The same cannot be said of respondents in the present case.2 Unlike one who has not been arrested, or one who has had the charges against him dropped, respondents did not enjoy the protection of the statute of limitations while the Government prosecuted its appeals. That protection was an important aspect of our holding in Marion that prearrest delay is not cognizable under the Speedy Trial Clause. See 404 U.S., at 322-323, 92 S.Ct., at 464-465. More importantly, in contrast to MacDonald, the Government has not “dropped” anything in this case.3 There has been at all relevant times a case on a court docket captioned United States v. Loud Hawk —I can think of no more formal indication that respondents stand accused by the Government.
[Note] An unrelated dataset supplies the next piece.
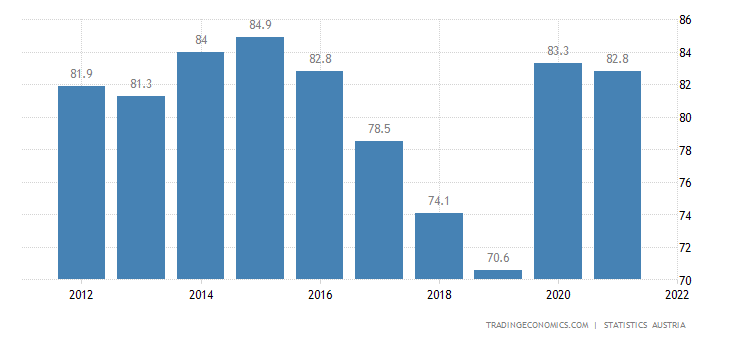 Austria Government Debt to GDP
The majority argues that while “the Government’s desire to prosecute [respondents] was a matter of public record,” that desire constituted only “[p]ublic suspicion” that is insufficient to call Sixth Amendment rights into play, citing Marion and MacDonald. Ante, at 311. The reason that the Government’s desire to prosecute in both of those cases did not constitute an “accusation,” however, is that the Government had not yet formalized its commitment. Indeed, in MacDonald, the Government dismissed the murder charges because it “concluded that they were untrue,” 456 U.S., at 10, n. 12, 102 S.Ct., at 1503, n. 12, thus acknowledging that the first formal accusation had been a mistake and extinguishing the prior probable-cause determination. In the present case, the Government has made no such confession of error and continues to align its full resources against respondents in judicial proceedings.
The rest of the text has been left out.